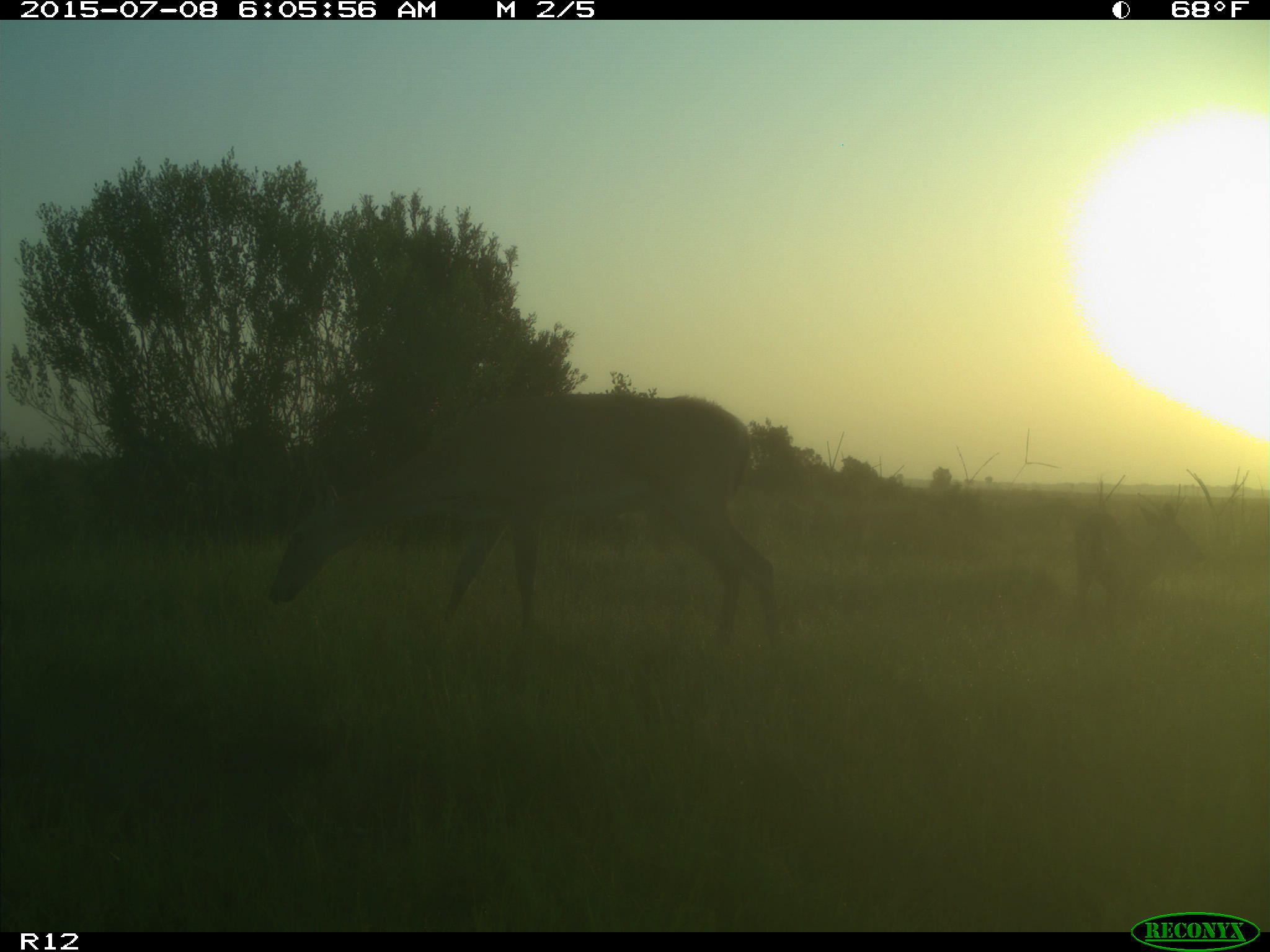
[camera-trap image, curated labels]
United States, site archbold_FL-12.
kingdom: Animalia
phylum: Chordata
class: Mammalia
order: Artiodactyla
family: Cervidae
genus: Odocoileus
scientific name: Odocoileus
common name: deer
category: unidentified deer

--

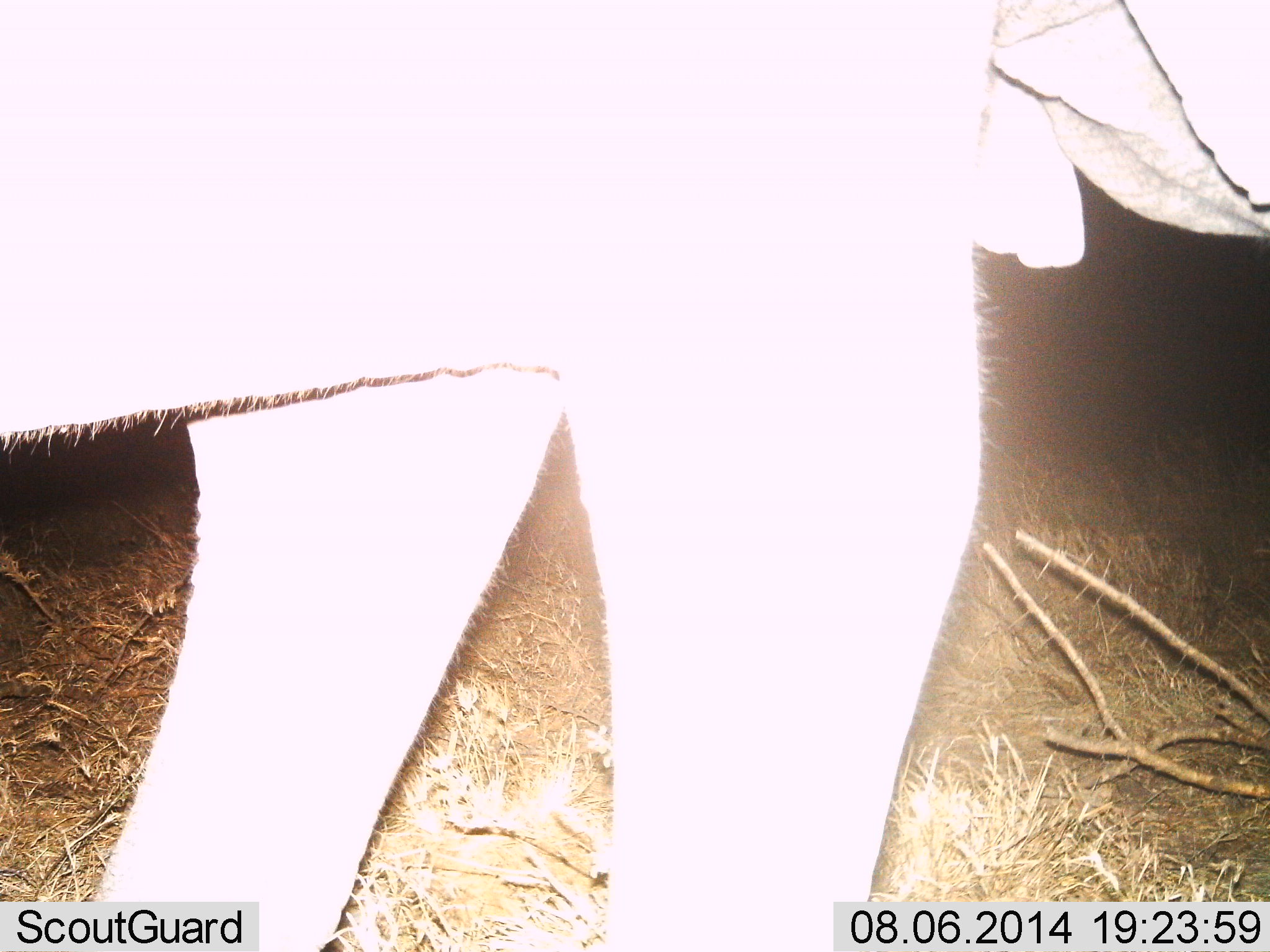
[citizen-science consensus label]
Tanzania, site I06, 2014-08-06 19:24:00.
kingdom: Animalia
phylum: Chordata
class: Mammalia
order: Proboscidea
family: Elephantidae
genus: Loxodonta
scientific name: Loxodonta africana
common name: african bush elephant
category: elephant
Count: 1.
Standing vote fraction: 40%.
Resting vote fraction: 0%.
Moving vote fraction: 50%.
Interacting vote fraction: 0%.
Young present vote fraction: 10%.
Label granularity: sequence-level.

**DIRECTIONS FOR THIS TASK:**
Copy the lines of the entries above that mention "vote".

**TASK OUTPUT:**
Standing vote fraction: 40%.
Resting vote fraction: 0%.
Moving vote fraction: 50%.
Interacting vote fraction: 0%.
Young present vote fraction: 10%.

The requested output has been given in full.